Some years later, Dave decided to re-design one of the sheds to provide accommodation for hikers. During this time he employed a professional person who had experience in hiking trails to assist in setting up formal hiking trails on the farm. The decision to do so proved to be right as well as very useful. Formal hiking trails are meant to vary in scenery thereby always providing something different for the hikers to see. The result achieved exactly that, with scenery altering from open spaces, to valleys and through bush with many ups and downs; as well as varied degrees of difficulty. However, it proved to be an enormous task due to the extensive and, at times, dangerous cliff edges.

Dave named the newly renovated shed “The Barnhouse”. Perhaps he over-estimated the accommodation needs of serious hikers as “The Barnhouse” was almost too sophisticated for such hikers who do not wish to pay too much for accommodation.

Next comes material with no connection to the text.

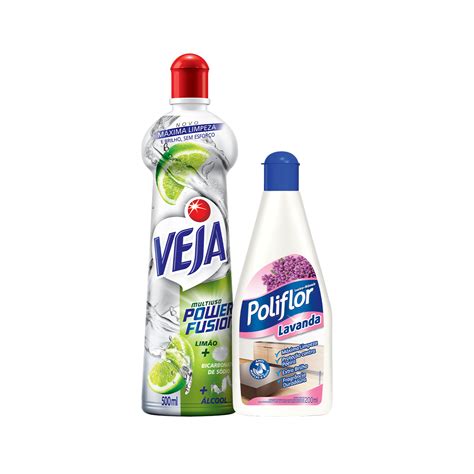 Kit Limpador Multiuso Veja Power Fusion Limão 500ml Lustra Móveis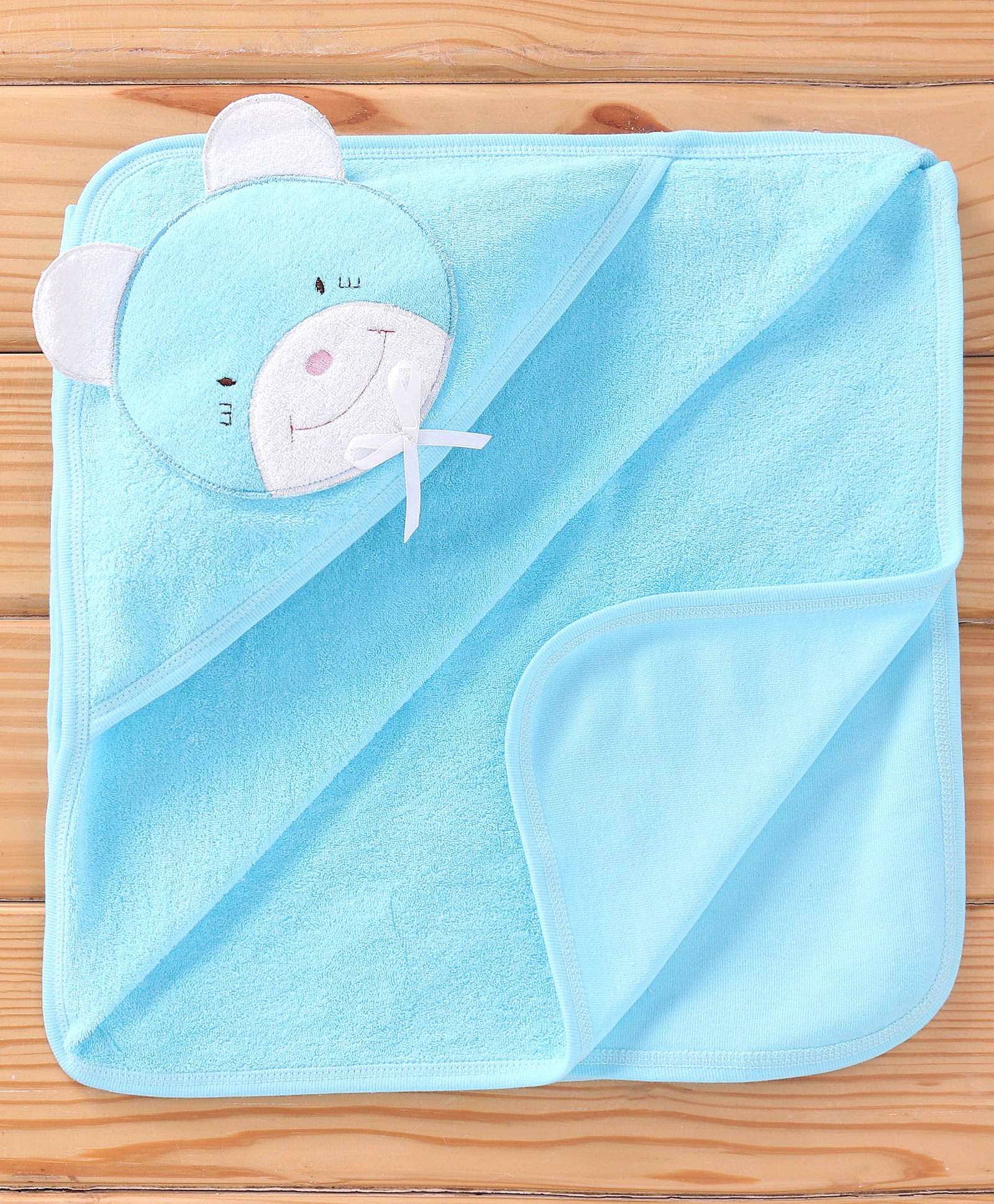 Child World Terry Knit Towel & Wrappers Bear Patch L 85 x B 80 cm -Blue-picture-43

Round about this time, Dave happened to meet Andrew Attwood, the owner of a business known as “The Antbear” near Giant’s Castle and they got chatting about the B&B which Andrew ran there very successfully. Inspired by this discussion, Dave (who was always gifted with wonderful ideas!) decided to change the second shed into a Lodge and set out to build the Lodge without any plans whatsoever.

From a practical point of view, this meant regular trips to the farm from Pretoria in his trusty old Merc or one of his sturdy trucks or bakkies with his loyal and beloved staffie Baloo constantly at his side; checking on the work; positioning out where or what the builders needed to do; driving back home following this before returning to the farm, sometimes just a few days later to check on progress. As the farm is “off the beaten track,” logistics proved to be a nightmare. For example, building materials and the likes had to be transported either from Harrismith (the nearest large town) or from Pretoria with the last part of the journey ending with a 12-Kilometre stretch of narrow, gravel district road which, at times, proved to be rather a challenge to say the least.

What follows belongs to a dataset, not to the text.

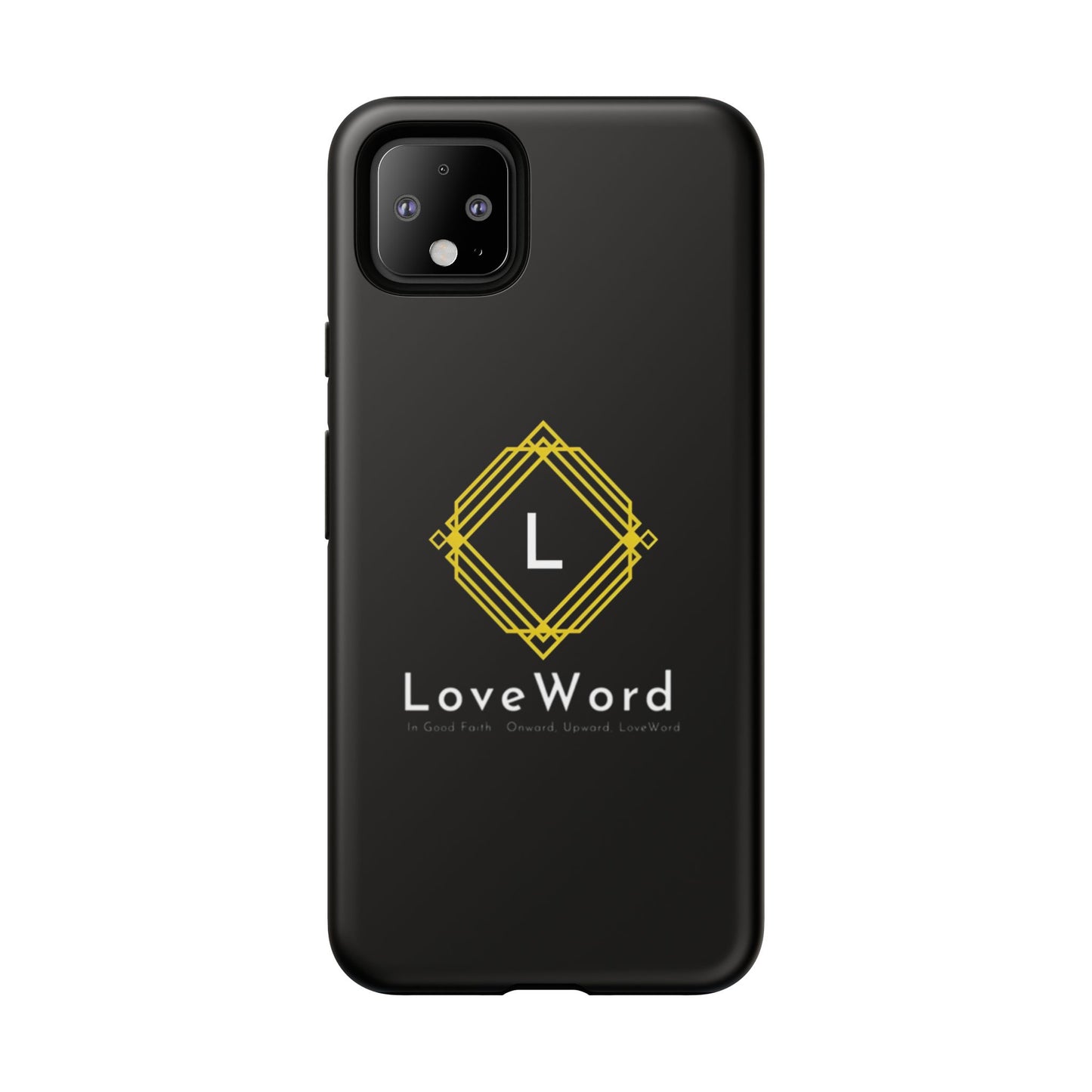 LoveWord Monogram Tough Phone Case — Black Protective iPhone Cover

This building period was also a difficult and extremely challenging time for the builders who, having undertaken certain work as agreed upon would, on the occasion of Dave’s next visit, be instructed to alter something, such as a door or window that needed to be moved to another position. The most important thing, however, is that, in the end, it turned out to be very beautiful, with just the right ambience for a Lodge in an area of historical importance. It has the feel of a Colonial building, especially furnished with some beautiful antiques, but steeped in history with Retief’s Pass and Retief cliff nearby.

For some time Dave’s nephew, Judson, assisted with the building of the Lodge, as did his brother-in-law, Len Warburton (Jud’s father), making it quite a family affair.

Having completed the Lodge, which he called “Vergezient” due to the extensive views, he set about altering and improving the Barnhouse into accommodation suitable for Retreat groups as well as being a gathering place for family and friends.

Of course, given that Dave resided and ran a business in Pretoria, it was necessary for him to put staff in place to run the establishment consisting of the Lodge and the Barnhouse which, in itself, provided quite a challenge because of the distance separating them. The use, and convenience, of modern technology proved essential at this time.

Dave was one of those people whose plans never ceased – no sooner was something completed, he was ready to alter or extend it. Sadly he passed away in January 2014, aged 65, after a long and brave fight against cancer. Apart from Management changes in the running of the Lodge and Barnhouse, no further changes to the buildings have been made apart from general on-going maintenance being performed.

Dave’s family decided that his final resting place, together with that of his beloved Baloo, would be on his beloved farm so they scattered their ashes from the summit of Heldersig, one of the trails incorporating the highest point of the farm from where a 360° view of the Drakensberg and valleys below and the red sandstone koppies of the Free State too can be seen. Quite beautiful.